Em 1992 Loviselli et al. relataram que 13% dos doentes com doença de Graves são positivos para anticorpos ds-DNA, determinados pela RIA, 11% para anticorpos ss-DNA (ELISA), 2% para anticorpos anti-histónicos (ELISA), e 7% para ANA (imunofluorescência). Park et al. não encontram diferenças significativas na concentração de anticorpos anti-ADN em doentes com LES com função tiróide normal, doença de Graves, tiroidite de Hashimoto e síndrome eutidróide doente. Todos os 6 doentes com coexistência de LES e tirotoxicose, descritos por Rodrigue et al. são ANA positivos e 4 deles são anticorpos anti-DNA positivos. Krausz et al. relatam um doente em que o LES precedeu a doença de Graves durante vários anos e, após o tratamento com methimazole, foi observada uma exacerbação da actividade do LES, bem como uma elevação do título de ANA.
Recentemente existem pelo menos 4 opiniões sobre as relações entre o LES e a tireotoxicose:(1)a coexistência de LES e tireotoxicose ;(2)a possibilidade de LES induzido por drogas após tratamento com antitiróides ;(3)a presença de distúrbios autoimunes da tireóide em pacientes com LES ;(4)a possibilidade de alterações serológicas induzidas por drogas após tratamento com propiltiouracil (ANA positivo de tipo diferente sem presença de LES) .
Os quatro pacientes examinados por nós têm anticorpos antinucleares diferentes (Tabela 1), mas apenas um deles (N 2) preenche os critérios da ARA para o LES. Todos os quatro doentes foram tratados com antitiróides, mas três deles têm anticorpos anti-histónicos positivos.
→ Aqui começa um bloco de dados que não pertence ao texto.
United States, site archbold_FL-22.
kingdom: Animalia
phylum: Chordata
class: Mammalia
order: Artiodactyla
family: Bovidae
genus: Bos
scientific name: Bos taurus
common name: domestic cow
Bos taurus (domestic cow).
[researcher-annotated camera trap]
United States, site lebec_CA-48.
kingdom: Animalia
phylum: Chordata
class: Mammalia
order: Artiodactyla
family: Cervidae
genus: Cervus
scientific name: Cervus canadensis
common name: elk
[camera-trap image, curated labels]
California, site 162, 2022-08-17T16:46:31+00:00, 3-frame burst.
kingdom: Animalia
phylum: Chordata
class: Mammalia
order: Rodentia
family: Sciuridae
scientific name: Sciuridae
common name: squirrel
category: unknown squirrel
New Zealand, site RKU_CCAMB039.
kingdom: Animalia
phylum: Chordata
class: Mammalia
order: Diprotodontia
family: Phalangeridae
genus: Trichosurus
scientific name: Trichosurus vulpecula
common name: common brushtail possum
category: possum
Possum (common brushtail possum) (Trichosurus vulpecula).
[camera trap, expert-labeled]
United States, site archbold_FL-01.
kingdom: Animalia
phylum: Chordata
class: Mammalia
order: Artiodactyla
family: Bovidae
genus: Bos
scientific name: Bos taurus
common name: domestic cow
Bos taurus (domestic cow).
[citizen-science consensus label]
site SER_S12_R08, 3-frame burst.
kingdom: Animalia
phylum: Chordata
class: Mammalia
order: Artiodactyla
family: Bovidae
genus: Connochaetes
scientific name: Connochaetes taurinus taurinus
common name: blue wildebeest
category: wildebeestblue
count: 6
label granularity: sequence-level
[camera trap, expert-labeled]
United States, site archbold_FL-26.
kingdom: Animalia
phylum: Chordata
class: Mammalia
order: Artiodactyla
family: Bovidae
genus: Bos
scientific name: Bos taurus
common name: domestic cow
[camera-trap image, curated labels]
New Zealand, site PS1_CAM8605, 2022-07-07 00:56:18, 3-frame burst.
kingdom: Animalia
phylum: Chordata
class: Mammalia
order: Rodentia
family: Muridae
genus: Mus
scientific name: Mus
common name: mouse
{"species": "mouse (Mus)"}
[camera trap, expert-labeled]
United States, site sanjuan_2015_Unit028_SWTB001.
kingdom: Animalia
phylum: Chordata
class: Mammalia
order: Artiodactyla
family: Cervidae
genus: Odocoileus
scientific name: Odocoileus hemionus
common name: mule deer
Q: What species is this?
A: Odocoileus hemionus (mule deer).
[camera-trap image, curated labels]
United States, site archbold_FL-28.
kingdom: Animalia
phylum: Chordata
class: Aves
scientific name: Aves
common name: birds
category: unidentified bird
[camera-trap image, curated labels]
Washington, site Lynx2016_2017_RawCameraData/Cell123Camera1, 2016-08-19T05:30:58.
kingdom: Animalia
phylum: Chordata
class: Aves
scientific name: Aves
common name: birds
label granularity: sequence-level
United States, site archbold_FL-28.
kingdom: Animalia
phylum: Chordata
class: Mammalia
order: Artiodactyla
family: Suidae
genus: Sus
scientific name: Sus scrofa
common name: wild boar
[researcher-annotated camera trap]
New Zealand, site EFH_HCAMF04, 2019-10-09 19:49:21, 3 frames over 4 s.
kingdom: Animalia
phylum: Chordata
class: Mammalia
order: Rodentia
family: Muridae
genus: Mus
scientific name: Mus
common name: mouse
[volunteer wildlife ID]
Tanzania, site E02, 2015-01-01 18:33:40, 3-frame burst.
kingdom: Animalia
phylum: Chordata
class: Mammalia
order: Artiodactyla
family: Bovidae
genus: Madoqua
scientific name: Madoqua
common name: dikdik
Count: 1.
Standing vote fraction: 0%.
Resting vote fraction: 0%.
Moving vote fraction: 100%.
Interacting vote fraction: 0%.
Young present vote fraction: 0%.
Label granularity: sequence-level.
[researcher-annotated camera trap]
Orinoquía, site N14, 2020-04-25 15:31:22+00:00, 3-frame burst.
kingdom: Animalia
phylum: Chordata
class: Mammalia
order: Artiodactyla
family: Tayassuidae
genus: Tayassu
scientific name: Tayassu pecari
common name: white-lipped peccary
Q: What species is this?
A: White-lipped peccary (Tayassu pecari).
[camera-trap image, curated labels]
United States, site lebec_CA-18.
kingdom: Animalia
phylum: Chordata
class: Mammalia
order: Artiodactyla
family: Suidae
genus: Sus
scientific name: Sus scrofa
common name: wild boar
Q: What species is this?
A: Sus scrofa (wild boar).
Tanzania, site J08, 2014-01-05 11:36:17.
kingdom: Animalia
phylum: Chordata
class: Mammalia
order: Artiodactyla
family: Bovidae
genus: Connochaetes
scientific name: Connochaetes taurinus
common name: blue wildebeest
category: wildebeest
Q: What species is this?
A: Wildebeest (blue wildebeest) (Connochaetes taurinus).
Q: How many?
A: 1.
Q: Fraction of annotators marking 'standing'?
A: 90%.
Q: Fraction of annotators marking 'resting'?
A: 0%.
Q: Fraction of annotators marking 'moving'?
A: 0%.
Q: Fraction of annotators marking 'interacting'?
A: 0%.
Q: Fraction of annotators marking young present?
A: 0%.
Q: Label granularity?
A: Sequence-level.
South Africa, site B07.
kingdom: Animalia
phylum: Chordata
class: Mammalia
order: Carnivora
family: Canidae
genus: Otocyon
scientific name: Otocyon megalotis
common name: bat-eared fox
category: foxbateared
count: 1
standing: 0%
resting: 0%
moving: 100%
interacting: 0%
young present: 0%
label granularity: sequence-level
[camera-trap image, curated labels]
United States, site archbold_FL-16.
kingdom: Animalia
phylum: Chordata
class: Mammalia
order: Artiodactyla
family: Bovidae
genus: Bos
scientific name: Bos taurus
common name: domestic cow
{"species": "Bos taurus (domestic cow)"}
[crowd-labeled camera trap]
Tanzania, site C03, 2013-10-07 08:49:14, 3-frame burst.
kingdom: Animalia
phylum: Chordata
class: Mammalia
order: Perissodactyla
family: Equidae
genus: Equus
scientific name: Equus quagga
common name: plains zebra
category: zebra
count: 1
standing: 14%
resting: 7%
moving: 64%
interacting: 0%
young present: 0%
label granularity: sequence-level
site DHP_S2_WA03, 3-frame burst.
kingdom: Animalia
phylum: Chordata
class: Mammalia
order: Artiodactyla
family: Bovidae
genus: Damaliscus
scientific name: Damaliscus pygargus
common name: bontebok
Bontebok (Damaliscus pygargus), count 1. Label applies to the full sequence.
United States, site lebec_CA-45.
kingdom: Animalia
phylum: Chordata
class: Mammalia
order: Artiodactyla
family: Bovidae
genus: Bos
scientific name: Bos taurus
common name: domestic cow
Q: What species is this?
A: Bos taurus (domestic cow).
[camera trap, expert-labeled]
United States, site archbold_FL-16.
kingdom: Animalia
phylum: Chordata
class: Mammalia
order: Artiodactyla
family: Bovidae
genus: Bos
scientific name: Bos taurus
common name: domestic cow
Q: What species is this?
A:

Os sintomas do LES apareceram 12 meses após o início da terapia com metisol no segundo paciente e a poliserosite no primeiro paciente 4 meses após o início da terapia com PTU.
Partilhamos a opinião de Rodrigue et al. de que o diagnóstico diferencial precoce entre o LES e a tireotoxicose é muito difícil. As razões para isso são algumas manifestações clínicas semelhantes de ambas as doenças. Outra explicação é a possibilidade de LES induzido por drogas em alguns pacientes, tratados com medicamentos antitiróides. A determinação de ANA, incluindo anticorpos anti-histônicos, poderia ser de grande interesse nestes casos.
Conhecimento
Este manuscrito foi apoiado por Grant no. DOO2/125 do Ministério da Educação, Bulgária.